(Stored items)
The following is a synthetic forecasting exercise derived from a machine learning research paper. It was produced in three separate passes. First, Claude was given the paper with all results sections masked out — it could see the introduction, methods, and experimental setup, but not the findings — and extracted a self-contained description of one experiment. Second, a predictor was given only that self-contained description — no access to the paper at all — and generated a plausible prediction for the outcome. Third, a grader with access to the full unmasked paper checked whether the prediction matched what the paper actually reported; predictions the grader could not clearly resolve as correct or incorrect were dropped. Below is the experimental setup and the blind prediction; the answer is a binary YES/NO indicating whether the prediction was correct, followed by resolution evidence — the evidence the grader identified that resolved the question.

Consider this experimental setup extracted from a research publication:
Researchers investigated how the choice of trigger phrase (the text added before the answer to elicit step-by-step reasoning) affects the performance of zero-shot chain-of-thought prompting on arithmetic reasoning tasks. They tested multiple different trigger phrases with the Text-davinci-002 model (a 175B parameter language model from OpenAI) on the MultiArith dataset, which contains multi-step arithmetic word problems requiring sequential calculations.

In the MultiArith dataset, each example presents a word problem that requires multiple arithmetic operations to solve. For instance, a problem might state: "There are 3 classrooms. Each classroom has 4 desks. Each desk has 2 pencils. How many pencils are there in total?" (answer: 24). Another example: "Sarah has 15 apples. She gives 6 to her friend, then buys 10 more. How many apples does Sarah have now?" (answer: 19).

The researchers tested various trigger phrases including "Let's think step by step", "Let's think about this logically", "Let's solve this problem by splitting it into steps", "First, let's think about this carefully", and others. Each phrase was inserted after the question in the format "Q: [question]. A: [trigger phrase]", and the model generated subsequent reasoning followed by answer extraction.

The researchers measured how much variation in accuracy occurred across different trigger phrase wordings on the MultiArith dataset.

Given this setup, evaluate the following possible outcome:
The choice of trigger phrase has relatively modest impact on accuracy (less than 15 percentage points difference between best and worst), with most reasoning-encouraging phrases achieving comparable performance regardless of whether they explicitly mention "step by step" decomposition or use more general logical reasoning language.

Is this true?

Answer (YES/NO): NO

## [Task requirements]
Please count the lines in the data that include the word "more" and report the number by itself.

## [Answer to this task]
2